» **WORK TO BE COMPLETED**
Exactly the lines from the one with "Free Black Silhouette" through the end of the data below must be set down, and no pictures with them.

» **SUPPLIED MATERIAL**
----

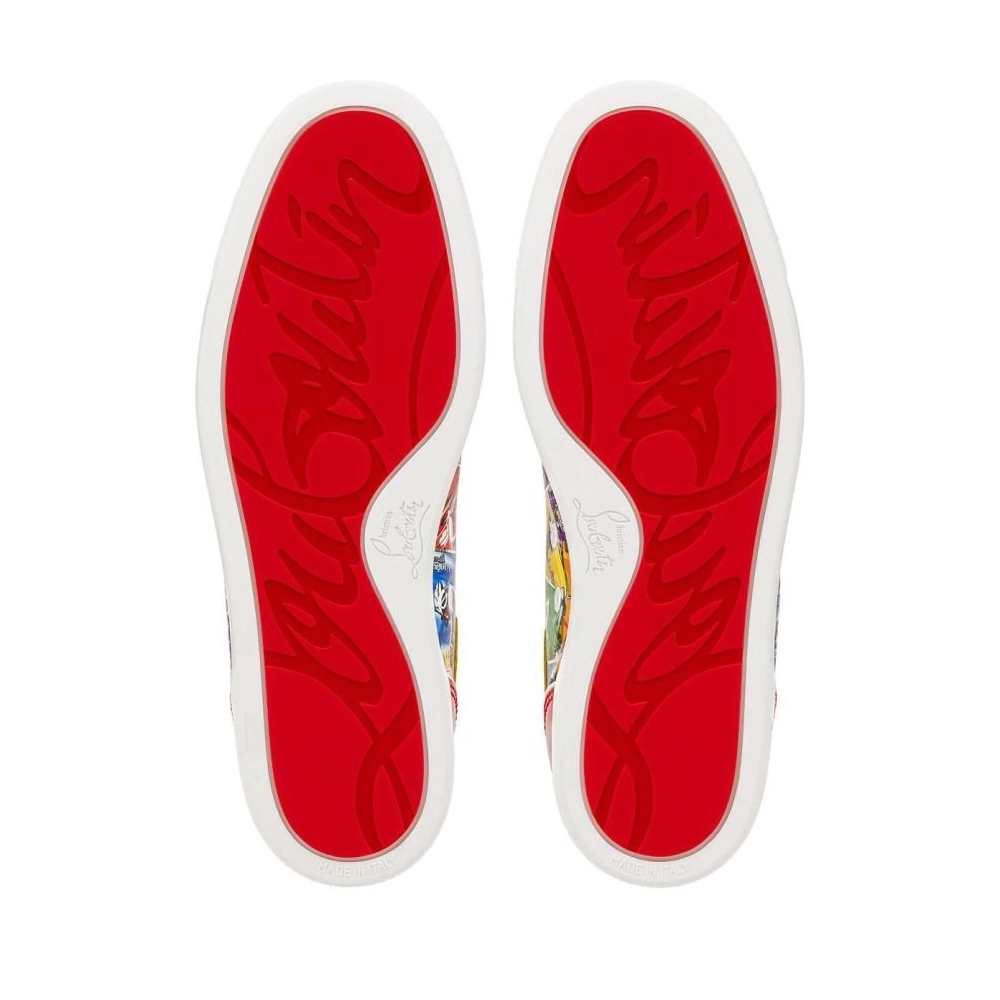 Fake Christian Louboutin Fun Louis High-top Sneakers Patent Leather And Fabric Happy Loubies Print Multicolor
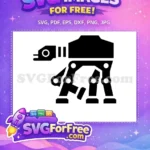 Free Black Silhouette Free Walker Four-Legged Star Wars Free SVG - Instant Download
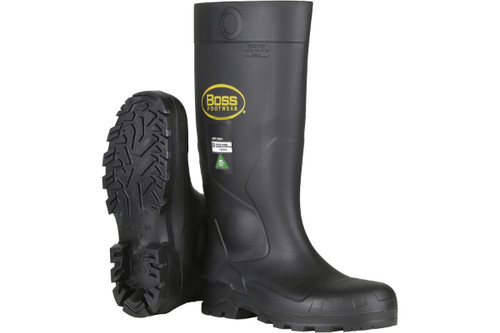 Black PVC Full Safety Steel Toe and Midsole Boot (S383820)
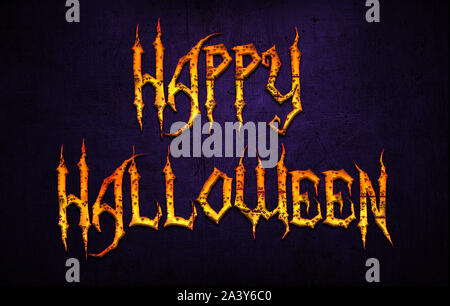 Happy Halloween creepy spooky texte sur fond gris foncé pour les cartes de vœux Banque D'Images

----

» **RESULT OF THE TASK**
 Free Black Silhouette Free Walker Four-Legged Star Wars Free SVG - Instant Download
 Black PVC Full Safety Steel Toe and Midsole Boot (S383820)
 Happy Halloween creepy spooky texte sur fond gris foncé pour les cartes de vœux Banque D'Images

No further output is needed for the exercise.